SCIENTIFIC NAME: Cycleptus elongates
CHARACTERISTICS: The blue sucker has an elongate, cylindrical body, a short head, and a small mouth covered with many small papillae. The dorsal fin contains 29 to 37 soft rays, and its free edge is sickle-shaped. The caudal fin is large and deeply forked. The ventral fins are bowed downward, with lower edges that are often calloused from rubbing on submerged structures. Individuals are pale to dark blue, with brown mottling on the back shading to light gray on the venter. On spawning adults, body colors intensify, and the body, head, and even fins become covered with hundreds of small, white breeding tubercles. According to Richard L. Mayden and Brooks M. Burr, blue suckers in the Mobile basin may represent a new species. See Lesueur (1817b) for original description.
ADULT SIZE: 24 to 35 in (610 to 890 mm)
DISTRIBUTION: The range of this species has expanded substantially since 1993 because of the collective efforts of the Alabama Wildlife and Freshwater Fisheries Division, the Geological Survey of Alabama, the U.S. Fish and Wildlife Service, and Alabama Power Company. The nine blue suckers we collected in 1993 at Alabama River mile 6.2 represent a new downstream range limit in the Mobile basin, except for a waif reported from Dauphin Island by Swingle (1971). The status of populations in the Tennessee River drainage is unclear, since individuals are recorded from only two locations, one in 1939 and the other in 1993.
HABITAT AND BIOLOGY: An excellent example of a habitat specialist, the blue sucker is limited in Alabama to large flowing rivers and tailwaters below dams. Data obtained from more than 125 blue suckers captured and released below Millers Ferry Lock and Dam on the Alabama River in 1995 indicated that the species spawns in early April. Females slightly outnumbered males in March and April and abandoned the area by May. Sonar tagging and tracking studies completed in 1996 indicated that, following spawning, individuals move over 100 miles downstream, well below Claiborne Lock and Dam. Yeager and Semmens (1987) artificially spawned ripe blue suckers collected from the Alabama River and subsequently described the species’ early development from protolarva to juvenile. Knowledge of the early life history of this species in Alabama is incomplete. Rupprecht and Jahn (1980) report that blue suckers live 10 years in the Mississippi River and attain a maximum length of 32 inches.

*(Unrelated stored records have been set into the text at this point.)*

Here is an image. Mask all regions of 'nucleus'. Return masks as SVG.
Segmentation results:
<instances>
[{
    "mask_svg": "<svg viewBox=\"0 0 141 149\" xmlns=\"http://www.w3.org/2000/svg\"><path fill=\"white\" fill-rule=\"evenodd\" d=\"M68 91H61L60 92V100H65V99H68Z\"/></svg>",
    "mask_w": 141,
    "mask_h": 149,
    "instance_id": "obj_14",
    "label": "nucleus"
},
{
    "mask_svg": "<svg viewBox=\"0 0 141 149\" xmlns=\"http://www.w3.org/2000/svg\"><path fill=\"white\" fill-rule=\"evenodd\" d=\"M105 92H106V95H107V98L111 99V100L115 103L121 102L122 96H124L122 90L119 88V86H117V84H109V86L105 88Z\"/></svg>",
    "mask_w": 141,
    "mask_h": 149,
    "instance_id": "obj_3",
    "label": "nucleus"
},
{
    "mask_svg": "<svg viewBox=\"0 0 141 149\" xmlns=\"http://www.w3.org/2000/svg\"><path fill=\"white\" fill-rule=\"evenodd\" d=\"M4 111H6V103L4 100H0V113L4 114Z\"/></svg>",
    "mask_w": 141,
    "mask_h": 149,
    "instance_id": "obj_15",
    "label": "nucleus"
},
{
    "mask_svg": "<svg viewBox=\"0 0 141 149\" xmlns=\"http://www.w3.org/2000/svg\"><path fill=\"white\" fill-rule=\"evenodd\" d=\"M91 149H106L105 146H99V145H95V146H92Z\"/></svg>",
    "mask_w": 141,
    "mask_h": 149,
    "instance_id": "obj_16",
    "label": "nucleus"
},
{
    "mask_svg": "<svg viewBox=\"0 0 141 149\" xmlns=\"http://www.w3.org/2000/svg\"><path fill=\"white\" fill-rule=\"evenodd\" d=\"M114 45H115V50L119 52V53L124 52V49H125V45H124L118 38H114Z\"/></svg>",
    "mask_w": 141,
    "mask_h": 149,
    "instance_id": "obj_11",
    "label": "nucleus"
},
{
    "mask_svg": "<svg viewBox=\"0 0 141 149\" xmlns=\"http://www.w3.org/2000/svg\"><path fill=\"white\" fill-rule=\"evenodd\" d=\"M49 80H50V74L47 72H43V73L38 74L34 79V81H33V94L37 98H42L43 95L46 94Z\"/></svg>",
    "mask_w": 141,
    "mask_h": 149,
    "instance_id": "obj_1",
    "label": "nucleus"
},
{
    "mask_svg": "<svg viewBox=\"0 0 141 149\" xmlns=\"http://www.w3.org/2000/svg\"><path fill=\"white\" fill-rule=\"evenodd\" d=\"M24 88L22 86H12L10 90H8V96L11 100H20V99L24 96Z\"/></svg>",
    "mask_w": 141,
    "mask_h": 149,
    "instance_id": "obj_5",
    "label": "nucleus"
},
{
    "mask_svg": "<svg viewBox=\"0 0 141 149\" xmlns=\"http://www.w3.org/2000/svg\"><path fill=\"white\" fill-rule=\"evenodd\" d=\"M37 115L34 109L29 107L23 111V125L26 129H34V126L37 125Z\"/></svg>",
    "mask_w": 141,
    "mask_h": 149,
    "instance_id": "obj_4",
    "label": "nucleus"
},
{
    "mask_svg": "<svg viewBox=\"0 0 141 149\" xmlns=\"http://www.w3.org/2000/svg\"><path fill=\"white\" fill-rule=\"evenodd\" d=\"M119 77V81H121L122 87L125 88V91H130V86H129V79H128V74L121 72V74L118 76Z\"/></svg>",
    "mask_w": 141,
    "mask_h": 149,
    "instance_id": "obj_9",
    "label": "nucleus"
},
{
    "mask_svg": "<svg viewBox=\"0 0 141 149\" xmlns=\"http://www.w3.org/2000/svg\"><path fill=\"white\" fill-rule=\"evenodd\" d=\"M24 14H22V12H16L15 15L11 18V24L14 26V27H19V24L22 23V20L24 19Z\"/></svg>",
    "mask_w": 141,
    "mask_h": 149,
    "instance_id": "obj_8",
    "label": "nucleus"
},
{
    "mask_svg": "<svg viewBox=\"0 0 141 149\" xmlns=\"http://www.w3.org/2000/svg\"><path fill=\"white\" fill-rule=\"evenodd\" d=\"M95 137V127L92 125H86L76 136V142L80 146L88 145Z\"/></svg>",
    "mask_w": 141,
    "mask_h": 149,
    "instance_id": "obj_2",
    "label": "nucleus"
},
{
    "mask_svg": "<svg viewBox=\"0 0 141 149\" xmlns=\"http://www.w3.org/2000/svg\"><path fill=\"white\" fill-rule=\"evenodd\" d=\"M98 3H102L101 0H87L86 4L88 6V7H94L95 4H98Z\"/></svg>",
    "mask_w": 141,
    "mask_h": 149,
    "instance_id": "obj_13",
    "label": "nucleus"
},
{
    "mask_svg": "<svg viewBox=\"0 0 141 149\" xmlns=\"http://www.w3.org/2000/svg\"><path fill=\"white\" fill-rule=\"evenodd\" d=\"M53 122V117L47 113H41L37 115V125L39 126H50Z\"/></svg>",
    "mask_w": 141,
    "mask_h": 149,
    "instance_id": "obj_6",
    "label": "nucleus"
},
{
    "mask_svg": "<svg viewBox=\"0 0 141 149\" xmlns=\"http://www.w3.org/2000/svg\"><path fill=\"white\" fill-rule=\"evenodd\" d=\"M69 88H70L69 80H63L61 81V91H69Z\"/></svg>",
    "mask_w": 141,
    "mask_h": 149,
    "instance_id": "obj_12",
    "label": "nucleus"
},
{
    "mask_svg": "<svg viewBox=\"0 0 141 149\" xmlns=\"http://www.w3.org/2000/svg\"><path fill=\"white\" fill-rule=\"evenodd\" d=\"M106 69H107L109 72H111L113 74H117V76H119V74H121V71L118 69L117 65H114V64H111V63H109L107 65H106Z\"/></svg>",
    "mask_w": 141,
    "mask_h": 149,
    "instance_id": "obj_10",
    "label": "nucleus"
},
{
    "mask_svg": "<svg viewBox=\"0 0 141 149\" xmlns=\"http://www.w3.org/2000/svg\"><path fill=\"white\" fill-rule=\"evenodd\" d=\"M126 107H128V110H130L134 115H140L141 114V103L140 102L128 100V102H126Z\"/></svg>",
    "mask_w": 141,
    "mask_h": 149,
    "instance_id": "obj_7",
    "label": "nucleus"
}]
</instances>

ORIGINAL DESCRIPTION: The blue sucker was described by Lesueur in 1817.
Cycleptus means small, round mouth.
Elongates means elongate.
The copyrighted information above is from Fishes of Alabama and the Mobile Basin.
ADDITIONAL COMMON NAMES: In the southeast, anglers also call blue sucker: Missouri sucker, black horse, sweet sucker, and gourdseed sucker, according to Cloutman and Olmstead in Fisheries (Vol. 8, No. 2).
Note: In Alabama, it is illegal to stock or move any fish, mussel, snail or crayfish to any public water without a permit.